Abstract: Research on ethnic politics and political violence has benefited substantially from the growing availability of cross-national, geo-coded data on ethnic settlement patterns. However, because existing datasets represent ethnic homelands using aggregate polygon features, they lack information on ethnic compositions at the local level. Addressing this gap, this article introduces the Spatially Interpolated Data on Ethnicity (SIDE) dataset, a collection of 253 near-continuous maps of local ethno-linguistic, religious and ethno-religious settlement patterns in 47 low- and middle-income countries. We create these data using spatial interpolation and machine learning methods to generalize the ethnicity-related information in the geo-coded Demographic and Health Surveys (DHS).
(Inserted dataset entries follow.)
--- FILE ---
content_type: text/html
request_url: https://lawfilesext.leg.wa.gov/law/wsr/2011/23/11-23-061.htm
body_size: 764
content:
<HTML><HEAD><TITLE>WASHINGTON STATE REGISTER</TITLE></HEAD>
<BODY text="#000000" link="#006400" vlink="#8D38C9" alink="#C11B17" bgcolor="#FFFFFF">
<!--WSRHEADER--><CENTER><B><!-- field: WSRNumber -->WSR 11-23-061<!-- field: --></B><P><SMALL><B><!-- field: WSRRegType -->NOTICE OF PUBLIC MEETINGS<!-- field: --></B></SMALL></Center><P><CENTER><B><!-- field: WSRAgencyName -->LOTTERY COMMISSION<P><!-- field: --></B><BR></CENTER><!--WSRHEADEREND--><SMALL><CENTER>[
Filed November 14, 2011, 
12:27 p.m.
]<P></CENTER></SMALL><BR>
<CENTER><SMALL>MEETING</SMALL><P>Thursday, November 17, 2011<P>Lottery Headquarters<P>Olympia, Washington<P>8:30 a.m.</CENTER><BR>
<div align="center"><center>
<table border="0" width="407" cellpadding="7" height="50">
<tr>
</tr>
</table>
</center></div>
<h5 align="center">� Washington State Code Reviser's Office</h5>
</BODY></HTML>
For each DHS survey we provide the ethnic, religious and ethno-religious compositions of cells on a raster that covers the respective countries at a resolution of 30 arc-seconds. The resulting data are optimized for use with geographic information systems (GIS) software. Comparisons of SIDE with existing categorical datasets and district-level census data from Uganda and Senegal are used to assess the data’s accuracy. Finally, we use the new data to study the effects of local polarization between politically relevant ethnic groups, finding a positive effect on the risk of local violence such as riots and protests. However, local ethno-political polarization is not statistically associated with violent events pertaining to larger-scale processes such as civil wars.